KV cache restoration has emerged as a dominant bottleneck in serving long-context LLM workloads, including multi-turn conversations, retrieval-augmented generation, and agentic pipelines. Existing approaches treat restoration as a per-request tradeoff between recomputation and I/O transfer, recomputing KV states from scratch or offloading them from external storage (e.g., CPU memory or remote machines). However, existing advances fail to exploit parallelism across tokens, layers, and distributed deployments, and critically ignore resource contention under batched serving. We present CacheFlow, a KV cache restoration framework that rethinks cache restoration as a multi-dimensional parallel execution problem. CacheFlow introduces a unified 3D parallelism abstraction across tokens, layers, and GPUs, enabling fine-grained overlap of recomputation and I/O along the structural dependencies of transformer inference. At the core of CacheFlow is a batch-aware two-pointer scheduler that jointly optimizes compute and I/O allocation across requests by prioritizing operations with the highest marginal reduction in recomputation cost. Our evaluations show that CacheFlow reduces Time-To-First-Token (TTFT) by 10%-62% over existing advances across diverse models, workloads, and hardware.
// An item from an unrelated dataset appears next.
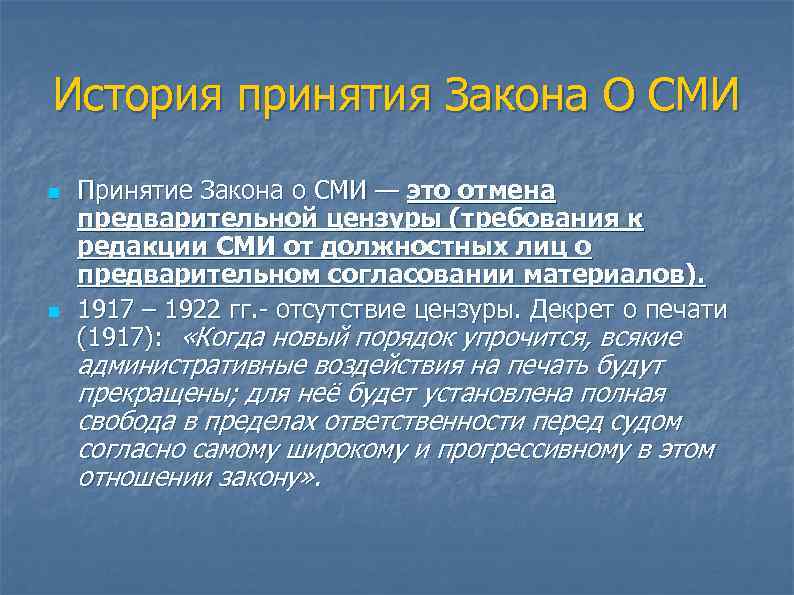 История принятия Закона О СМИ

Принятие Закона о СМИ — это отмена предварительной цензуры (требования к редакции СМИ от должностных лиц о предварительном согласовании материалов).

1917 – 1922 гг.- отсутствие цензуры. Декрет о печати (1917): «Когда новый порядок упрочится, всякие административные воздействия на печать будут прекращены; для неё будет установлена полная свобода в пределах ответственности перед судом согласно самому широкому и прогрессивному в этом отношении закону».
翻译：KV缓存恢复已成为服务长上下文LLM工作负载（包括多轮对话、检索增强生成和代理管道）的主要瓶颈。现有方法将缓存恢复视为每个请求中重计算与I/O传输之间的权衡，通常从零开始重计算KV状态或从外部存储（如CPU内存或远程机器）卸载缓存。然而，现有方案未能充分利用令牌、层和分布式部署间的并行性，且严重忽略了批处理服务下的资源竞争问题。我们提出CacheFlow——一种将缓存恢复重构为多维并行执行问题的KV缓存恢复框架。CacheFlow引入了跨令牌、层和GPU的统一3D并行抽象，可沿Transformer推理的结构依赖关系实现重计算与I/O的细粒度重叠。其核心是一种批感知双指针调度器，通过优先执行边际重计算成本降幅最高的操作，联合优化跨请求的计算与I/O分配。实验表明，在不同模型、工作负载和硬件平台上，CacheFlow相比现有方案可将首令牌响应时间（TTFT）降低10%-62%。